L’activité partielle sera maintenue jusqu’au 1er novembre et jusqu’en 2021 pour quelques secteurs sinistrés, tels que la culture, le sport, le tourisme, l’événementiel, et ce sans conditions.

Les entreprises ont la possibilité de recourir au nouveau dispositif d’activité partielle de longue durée en vigueur depuis fin juillet. Une réduction du temps de travail est possible jusqu’à un maximum de 40 % d’heures chômées sous condition d’un accord d’entreprise ou de branche, de 6 à 24 mois, validé par l’administration et comprenant des engagements sur l’emploi et la formation. Sur les heures chômées, le salarié touchera 84 % de son salaire net (ou 70 % de son brut), calculé à partir d’une rémunération maximale de 4,5 Smic. Comme celles-ci sont au maximum de 40 % de son temps de travail, cela lui garantit 93 % de son salaire net. De son côté, l’entreprise recevra une compensation de 85 % de l’indemnité versée au salarié (soit 15 % de reste à charge) pour un accord conclu avant le 1er octobre et 80 % pour un accord conclu après.

Le Premier ministre a tenu à préciser que les partenaires sociaux seront associés au suivi du plan. Il a également fait part de sa volonté de maintenir un équilibre du plan entre l’offre et l’investissement. Le quart du plan de relance bénéficie au TPE et PME. Des projets d’investissement sont prévus partout en France, dans les zones rurales, villes et agglomérations.

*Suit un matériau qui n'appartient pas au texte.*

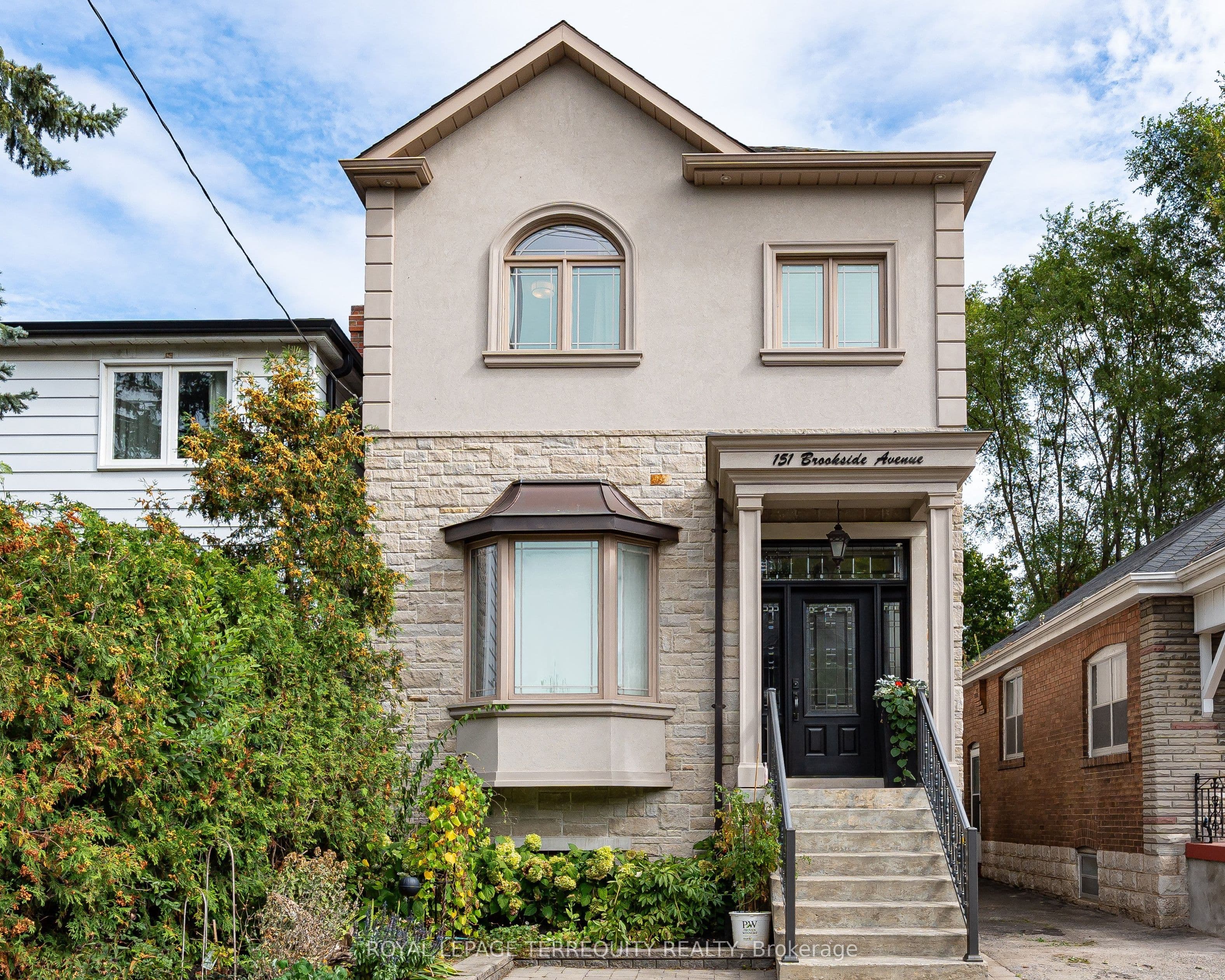 151 Brookside Avenue, Toronto, ON M6S 4G8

La relance ne pourra pas se faire sans une reprise des parts de marché à l’étranger.

« Le plan doit être durable et structurant« . Dès le 1er janvier 2021, le gouvernement va baisser les impôts de production à hauteur de 10 milliards d’euros par an. Concrètement, il y aura une « division par deux » de la contribution sur la valeur ajoutée des entreprises (CVAE), via la suppression de la part de cette taxe qui revient actuellement aux régions. Le gouvernement va réduire le plafonnement de la contribution économique territoriale (CET) en part de la valeur ajoutée « de 3 % aujourd’hui à 2 % demain ». Enfin, « la méthode de taxation foncière des locaux industriels sera réformée profondément dans l’objectif de diviser par deux la pression fiscale sur ces locaux ».  » On ne peut pas vouloir faire ou refaire de la France une nation industrielle et maintenir une fiscalité punitive ». Le Premier ministre ajoute : « Nous continuerons à baisser l’impôt sur les sociétés. c’est un engagement absolu de n’augmenter aucun impôt et d’assurer la stabilité des règles du jeu ».

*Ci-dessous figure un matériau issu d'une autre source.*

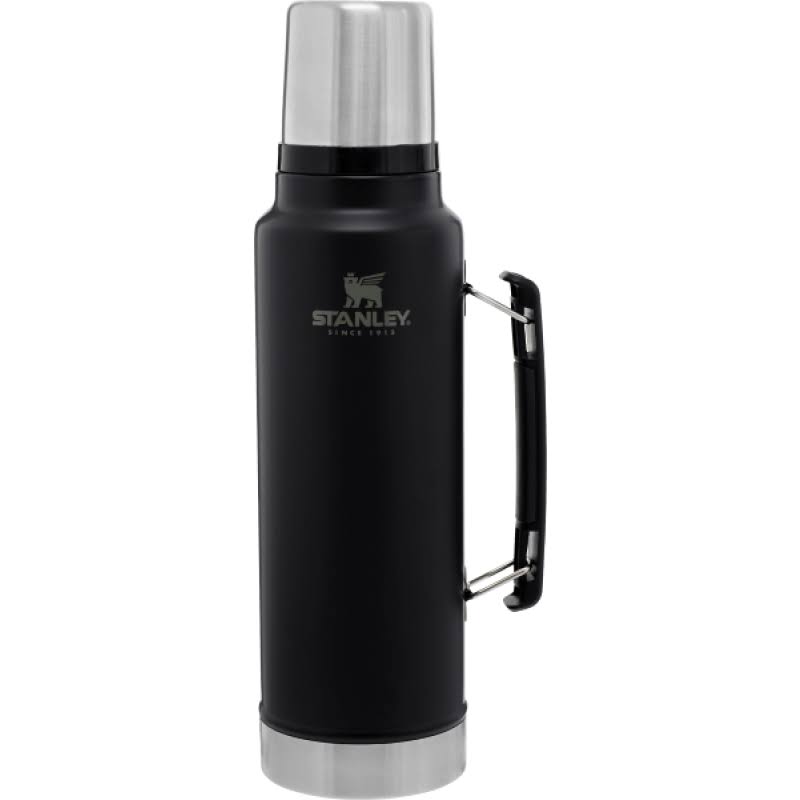Matte Black Vacuum Bottle 1.4L Z4820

Un des enjeux les plus importants est la formation et l’emploi, notamment des jeunes.

Jean Castex parle d’un « effort exceptionnel et inédit » en voulant aller plus loin que le PIC (Plan d’investissements dans les compétences). Le nombre d’apprentis a augmenté de 16% en 2019 et la gouvernement a l’intention de poursuivre sa politique incitative avec une prime de 4 000 euros à l’embauche. 200 000 formations supplémentaires vont voir le jour, notamment sur l’écologie et la santé. « L’emploi des jeunes est une condition majeure pour le retour à la confiance. » Il insiste auprès des entrepreneurs car il s’agit d’un objectif sociétal afin de retrouver la confiance. Le Premier ministre conclut : » Je suis particulièrement attaché au partage de la valeur et souhaite étudier avec les partenaires sociaux des dispositifs d’intéressement pour les salariés des PME. » Le dialogue social est mis en avant : « Je suis viscéralement attaché au dialogue et la concertation ».